(Information shown Opens)
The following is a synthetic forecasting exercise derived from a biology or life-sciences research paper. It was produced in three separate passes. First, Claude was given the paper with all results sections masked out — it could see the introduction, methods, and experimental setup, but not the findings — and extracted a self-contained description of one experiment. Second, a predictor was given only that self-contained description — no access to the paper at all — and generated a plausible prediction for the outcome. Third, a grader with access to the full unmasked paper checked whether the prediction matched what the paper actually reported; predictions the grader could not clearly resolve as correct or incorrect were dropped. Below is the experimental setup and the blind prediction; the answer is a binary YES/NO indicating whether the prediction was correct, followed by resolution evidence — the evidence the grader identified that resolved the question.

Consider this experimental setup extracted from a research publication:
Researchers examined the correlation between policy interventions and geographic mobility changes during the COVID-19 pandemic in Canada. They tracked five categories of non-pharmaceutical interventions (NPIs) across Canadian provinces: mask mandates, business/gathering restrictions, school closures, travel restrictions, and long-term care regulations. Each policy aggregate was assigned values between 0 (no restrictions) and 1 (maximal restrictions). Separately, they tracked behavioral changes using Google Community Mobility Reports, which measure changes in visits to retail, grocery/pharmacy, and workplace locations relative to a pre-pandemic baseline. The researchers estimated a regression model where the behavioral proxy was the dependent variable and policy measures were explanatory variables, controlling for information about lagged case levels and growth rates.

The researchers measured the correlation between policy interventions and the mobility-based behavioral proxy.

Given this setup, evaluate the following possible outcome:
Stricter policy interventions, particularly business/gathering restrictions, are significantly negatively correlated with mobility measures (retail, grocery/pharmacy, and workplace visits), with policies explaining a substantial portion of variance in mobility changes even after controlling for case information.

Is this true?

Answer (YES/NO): YES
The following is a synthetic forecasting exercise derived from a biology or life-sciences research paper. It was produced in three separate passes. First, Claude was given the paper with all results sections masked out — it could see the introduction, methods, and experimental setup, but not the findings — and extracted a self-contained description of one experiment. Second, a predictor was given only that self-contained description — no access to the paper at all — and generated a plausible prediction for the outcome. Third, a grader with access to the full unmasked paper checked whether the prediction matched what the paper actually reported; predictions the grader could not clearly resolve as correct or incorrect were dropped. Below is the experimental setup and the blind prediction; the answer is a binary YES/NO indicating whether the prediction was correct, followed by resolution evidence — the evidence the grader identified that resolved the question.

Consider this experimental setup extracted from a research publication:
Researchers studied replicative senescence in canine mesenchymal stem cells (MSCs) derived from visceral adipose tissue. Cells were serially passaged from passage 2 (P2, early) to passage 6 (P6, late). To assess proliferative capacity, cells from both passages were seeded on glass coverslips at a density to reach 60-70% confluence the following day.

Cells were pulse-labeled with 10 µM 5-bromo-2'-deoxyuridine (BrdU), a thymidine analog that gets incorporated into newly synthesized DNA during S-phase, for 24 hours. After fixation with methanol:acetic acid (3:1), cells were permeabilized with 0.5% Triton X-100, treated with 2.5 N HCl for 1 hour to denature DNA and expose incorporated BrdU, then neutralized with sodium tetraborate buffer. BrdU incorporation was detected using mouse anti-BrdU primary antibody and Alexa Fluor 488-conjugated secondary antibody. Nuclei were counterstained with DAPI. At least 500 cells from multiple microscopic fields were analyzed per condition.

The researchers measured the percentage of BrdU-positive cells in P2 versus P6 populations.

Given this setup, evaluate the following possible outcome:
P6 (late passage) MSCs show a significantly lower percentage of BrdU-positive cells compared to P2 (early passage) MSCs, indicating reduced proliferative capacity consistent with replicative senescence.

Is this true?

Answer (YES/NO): YES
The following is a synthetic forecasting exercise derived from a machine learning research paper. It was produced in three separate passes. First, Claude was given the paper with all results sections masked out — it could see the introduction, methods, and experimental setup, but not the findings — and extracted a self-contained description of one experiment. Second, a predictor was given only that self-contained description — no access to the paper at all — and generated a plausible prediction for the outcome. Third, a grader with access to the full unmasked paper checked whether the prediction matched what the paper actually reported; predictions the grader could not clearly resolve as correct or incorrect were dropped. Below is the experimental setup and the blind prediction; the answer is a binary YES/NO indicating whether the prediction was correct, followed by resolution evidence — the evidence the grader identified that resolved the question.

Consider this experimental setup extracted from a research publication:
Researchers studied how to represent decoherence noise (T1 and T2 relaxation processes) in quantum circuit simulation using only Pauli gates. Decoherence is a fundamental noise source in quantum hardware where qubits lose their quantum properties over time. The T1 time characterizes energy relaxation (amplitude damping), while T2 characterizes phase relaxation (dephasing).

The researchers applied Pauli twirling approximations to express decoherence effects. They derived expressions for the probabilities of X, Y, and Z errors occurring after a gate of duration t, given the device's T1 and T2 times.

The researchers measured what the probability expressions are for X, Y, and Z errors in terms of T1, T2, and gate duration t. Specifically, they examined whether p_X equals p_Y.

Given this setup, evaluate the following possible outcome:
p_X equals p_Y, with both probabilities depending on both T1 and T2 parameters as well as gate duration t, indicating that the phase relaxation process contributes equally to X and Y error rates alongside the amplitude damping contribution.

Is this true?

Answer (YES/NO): NO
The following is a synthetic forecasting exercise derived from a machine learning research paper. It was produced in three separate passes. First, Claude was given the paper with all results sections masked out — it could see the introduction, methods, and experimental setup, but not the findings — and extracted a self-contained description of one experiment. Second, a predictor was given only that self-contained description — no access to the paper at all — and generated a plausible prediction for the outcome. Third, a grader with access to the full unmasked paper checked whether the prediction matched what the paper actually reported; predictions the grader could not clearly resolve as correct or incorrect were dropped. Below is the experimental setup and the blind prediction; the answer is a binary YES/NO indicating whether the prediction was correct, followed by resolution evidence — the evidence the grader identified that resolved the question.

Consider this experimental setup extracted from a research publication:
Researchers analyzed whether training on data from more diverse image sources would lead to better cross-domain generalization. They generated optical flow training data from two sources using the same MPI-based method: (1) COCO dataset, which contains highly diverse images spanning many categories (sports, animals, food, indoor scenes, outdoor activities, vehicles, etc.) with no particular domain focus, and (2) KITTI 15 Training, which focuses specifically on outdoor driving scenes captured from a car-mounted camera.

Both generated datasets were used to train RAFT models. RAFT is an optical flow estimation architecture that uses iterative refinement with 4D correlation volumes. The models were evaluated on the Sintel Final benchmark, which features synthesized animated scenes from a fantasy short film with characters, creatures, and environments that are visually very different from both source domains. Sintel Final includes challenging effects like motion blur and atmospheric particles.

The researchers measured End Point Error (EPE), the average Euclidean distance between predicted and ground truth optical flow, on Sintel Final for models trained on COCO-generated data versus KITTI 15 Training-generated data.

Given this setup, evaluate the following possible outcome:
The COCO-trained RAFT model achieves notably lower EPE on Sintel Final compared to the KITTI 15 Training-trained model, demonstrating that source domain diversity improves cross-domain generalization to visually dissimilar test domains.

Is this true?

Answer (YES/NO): YES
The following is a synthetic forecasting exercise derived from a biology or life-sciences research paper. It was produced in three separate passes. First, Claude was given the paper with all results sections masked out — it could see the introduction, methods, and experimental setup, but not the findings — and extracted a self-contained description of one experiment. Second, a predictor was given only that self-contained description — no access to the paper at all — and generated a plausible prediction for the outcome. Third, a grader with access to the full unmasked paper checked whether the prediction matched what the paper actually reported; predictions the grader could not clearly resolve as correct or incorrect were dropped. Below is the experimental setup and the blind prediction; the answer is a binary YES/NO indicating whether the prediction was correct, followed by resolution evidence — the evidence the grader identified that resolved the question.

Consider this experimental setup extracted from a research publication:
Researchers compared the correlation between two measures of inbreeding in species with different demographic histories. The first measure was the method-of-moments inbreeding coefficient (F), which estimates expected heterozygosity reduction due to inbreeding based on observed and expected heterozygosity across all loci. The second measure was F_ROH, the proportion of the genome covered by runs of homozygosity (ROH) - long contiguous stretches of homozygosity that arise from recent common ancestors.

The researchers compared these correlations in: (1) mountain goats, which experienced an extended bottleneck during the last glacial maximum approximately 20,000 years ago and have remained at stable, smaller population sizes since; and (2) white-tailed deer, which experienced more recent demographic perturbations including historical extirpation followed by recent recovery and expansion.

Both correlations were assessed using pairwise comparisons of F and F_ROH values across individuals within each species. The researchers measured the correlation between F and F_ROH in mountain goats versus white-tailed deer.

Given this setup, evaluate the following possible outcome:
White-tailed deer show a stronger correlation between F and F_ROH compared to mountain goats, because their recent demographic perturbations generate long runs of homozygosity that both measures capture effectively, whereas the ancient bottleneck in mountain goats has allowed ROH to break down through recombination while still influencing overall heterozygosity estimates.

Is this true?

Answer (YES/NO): NO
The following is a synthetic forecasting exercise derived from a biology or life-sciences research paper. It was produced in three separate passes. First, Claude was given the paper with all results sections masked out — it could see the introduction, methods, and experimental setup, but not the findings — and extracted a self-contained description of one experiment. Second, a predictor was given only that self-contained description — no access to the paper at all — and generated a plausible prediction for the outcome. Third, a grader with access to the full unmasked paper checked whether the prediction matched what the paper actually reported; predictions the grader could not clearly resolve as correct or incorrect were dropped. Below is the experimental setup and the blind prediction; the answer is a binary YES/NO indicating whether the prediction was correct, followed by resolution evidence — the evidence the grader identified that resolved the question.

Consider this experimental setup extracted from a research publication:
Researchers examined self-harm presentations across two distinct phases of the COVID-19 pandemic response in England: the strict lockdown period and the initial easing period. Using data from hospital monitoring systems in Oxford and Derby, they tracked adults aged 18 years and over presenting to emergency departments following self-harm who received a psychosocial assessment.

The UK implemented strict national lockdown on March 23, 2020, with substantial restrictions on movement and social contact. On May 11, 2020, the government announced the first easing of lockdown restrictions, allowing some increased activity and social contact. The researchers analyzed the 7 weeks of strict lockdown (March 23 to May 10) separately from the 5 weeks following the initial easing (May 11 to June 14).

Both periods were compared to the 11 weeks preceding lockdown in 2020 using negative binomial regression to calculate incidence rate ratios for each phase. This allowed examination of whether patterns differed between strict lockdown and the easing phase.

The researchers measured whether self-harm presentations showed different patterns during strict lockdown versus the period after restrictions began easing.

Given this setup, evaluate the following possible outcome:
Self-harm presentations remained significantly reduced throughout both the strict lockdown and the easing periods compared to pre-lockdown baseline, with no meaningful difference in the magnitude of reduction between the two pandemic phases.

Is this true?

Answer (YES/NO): NO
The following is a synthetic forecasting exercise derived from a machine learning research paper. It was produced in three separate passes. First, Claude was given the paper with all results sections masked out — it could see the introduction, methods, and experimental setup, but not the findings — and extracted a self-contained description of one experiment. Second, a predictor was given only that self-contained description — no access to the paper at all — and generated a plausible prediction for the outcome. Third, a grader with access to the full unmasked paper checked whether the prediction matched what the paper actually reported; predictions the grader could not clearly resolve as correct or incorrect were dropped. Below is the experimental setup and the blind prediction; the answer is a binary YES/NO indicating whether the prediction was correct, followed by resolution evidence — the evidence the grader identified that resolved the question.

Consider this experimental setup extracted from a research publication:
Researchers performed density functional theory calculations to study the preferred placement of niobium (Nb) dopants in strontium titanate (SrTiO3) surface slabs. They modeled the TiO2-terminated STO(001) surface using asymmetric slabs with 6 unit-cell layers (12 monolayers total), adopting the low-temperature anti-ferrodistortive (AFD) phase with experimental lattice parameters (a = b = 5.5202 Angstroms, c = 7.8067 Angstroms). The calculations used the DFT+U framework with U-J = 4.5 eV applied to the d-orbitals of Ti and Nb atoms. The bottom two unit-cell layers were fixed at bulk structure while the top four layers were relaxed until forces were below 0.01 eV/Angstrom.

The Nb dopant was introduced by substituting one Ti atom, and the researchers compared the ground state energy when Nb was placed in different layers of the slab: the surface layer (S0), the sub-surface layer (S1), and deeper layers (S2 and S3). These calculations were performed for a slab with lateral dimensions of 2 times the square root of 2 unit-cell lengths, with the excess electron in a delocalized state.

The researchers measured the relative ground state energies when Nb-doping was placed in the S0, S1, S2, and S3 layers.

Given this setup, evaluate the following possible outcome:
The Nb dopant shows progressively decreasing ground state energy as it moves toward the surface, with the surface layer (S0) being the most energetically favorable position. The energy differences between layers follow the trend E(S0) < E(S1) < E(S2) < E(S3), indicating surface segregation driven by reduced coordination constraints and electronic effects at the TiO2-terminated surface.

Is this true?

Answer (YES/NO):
(Information shown Closes)
◆ Your objective
Look over the entries for "RAFT", then copy every line that includes that string.

◆ Reply
Both generated datasets were used to train RAFT models. RAFT is an optical flow estimation architecture that uses iterative refinement with 4D correlation volumes. The models were evaluated on the Sintel Final benchmark, which features synthesized animated scenes from a fantasy short film with characters, creatures, and environments that are visually very different from both source domains. Sintel Final includes challenging effects like motion blur and atmospheric particles.
The COCO-trained RAFT model achieves notably lower EPE on Sintel Final compared to the KITTI 15 Training-trained model, demonstrating that source domain diversity improves cross-domain generalization to visually dissimilar test domains.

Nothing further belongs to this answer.